**What to do:**
**1)** In the wine blog post, who attended the "Fine Minds 4 Fine Wines" conference in Bordeaux along with the author?
**2)** Repeat the part of the wine blog post that starts at the words "We should be" and ends after "affirm our heritage.".
**3)** Summarize the wine blog post in two sentences.

**Source document:**
***

July being a calm season, I am spending my time writing and it has really made me turn my attention to the whos, whys, whens, hows and whats of the wine business, especially the way we communicate about wine.

This, you may think, should come easily to a wine author who finds the art of writing easy and fun. Perhaps too easily sometimes since we risk sticking in a rut and communicating in the “same old, same old”.   A few events in the last few weeks made me question the art of wine speak.  The first was the “Fine Minds 4 Fine Wines” conference, a Think Tank for the great and the good of the wine trade tasked at looking to the future of our business that I attended, along with Steven Spurrier, in Bordeaux.  I was struck by the boldness and the brashness of the young Americans presenting papers, who had a completely new outlook about the wine industry.  Tasting notes and scores out of 100 are so yesterday; words such as acidity, tannin, bitterness are turn offs.  We should avoid too much vino babble and instead let our readers know the name of the winemaker’s dog.  That is far more of a turn on. 

We should be looking at the diversity that shapes the global wine world be it ethnic, gender or generation.  We need to create a place of belonging, we need to be more visual, we need to tell stories.  We need to adapt our messages to the younger generation.   I am relieved to hear that this doesn’t mean that wine books such as my “Great Wine Families” (now released in English) are no longer relevant.  On the contrary, they tell stories, they link the generations and affirm our heritage. 

To get a more modern look at what drives the young millennials (many of whom I hope read this blog) I took a look at two of the most successful shows on the global scene as examples; both are firmly rooted in a narrative.

***

**Raw data:**

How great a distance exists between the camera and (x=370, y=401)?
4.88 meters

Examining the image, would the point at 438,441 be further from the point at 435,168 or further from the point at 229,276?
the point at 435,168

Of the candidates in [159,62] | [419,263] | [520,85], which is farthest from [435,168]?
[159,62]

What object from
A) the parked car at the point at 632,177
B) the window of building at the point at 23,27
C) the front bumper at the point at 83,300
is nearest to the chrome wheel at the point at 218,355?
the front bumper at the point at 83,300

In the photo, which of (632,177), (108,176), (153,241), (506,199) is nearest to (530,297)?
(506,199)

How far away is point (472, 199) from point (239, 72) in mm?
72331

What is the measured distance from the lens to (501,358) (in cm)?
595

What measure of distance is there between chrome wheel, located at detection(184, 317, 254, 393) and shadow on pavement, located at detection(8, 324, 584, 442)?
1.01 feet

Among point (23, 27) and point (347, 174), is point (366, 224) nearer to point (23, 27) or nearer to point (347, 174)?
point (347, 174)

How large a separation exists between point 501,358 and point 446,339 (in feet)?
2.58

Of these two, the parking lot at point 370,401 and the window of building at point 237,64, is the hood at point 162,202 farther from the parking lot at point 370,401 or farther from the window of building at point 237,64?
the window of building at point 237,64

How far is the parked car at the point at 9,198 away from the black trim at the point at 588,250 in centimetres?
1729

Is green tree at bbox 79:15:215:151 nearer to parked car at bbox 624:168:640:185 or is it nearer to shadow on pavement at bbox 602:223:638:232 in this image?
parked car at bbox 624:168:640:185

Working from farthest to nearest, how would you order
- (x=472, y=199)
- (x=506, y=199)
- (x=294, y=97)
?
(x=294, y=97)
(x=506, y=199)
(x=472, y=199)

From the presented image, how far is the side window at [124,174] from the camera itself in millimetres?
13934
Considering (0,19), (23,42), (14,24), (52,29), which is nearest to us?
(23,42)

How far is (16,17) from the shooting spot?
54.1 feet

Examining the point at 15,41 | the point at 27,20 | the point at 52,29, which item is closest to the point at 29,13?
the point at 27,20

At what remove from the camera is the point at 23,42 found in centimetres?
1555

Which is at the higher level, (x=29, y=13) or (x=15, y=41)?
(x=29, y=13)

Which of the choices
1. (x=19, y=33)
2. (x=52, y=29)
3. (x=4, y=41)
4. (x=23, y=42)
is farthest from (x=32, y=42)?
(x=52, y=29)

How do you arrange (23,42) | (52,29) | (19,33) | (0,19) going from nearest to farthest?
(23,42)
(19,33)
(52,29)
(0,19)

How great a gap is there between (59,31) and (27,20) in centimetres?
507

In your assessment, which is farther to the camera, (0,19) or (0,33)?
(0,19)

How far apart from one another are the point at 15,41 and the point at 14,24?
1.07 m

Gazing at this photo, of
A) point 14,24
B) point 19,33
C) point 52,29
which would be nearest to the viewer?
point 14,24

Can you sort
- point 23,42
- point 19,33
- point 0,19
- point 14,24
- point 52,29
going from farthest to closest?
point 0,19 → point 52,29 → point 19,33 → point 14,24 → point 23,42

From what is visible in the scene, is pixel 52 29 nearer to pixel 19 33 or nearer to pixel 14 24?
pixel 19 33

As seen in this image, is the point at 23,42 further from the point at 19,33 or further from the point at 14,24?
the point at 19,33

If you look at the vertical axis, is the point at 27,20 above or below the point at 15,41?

***

**Exercise solutions:**
**1)** Steven Spurrier

**2)**
We should be looking at the diversity that shapes the global wine world be it ethnic, gender or generation.  We need to create a place of belonging, we need to be more visual, we need to tell stories.  We need to adapt our messages to the younger generation.   I am relieved to hear that this doesn’t mean that wine books such as my “Great Wine Families” (now released in English) are no longer relevant.  On the contrary, they tell stories, they link the generations and affirm our heritage.

**3)** The author used the calm month of July to think about how the wine business communicates, prompted in part by the "Fine Minds 4 Fine Wines" conference in Bordeaux, where young Americans called tasting notes and 100-point scores outdated and terms like acidity and tannin turn-offs. They urged the trade to embrace diversity, be more visual, tell stories and adapt its messages to the younger generation, which relieved the author because story-driven books such as "Great Wine Families" remain relevant.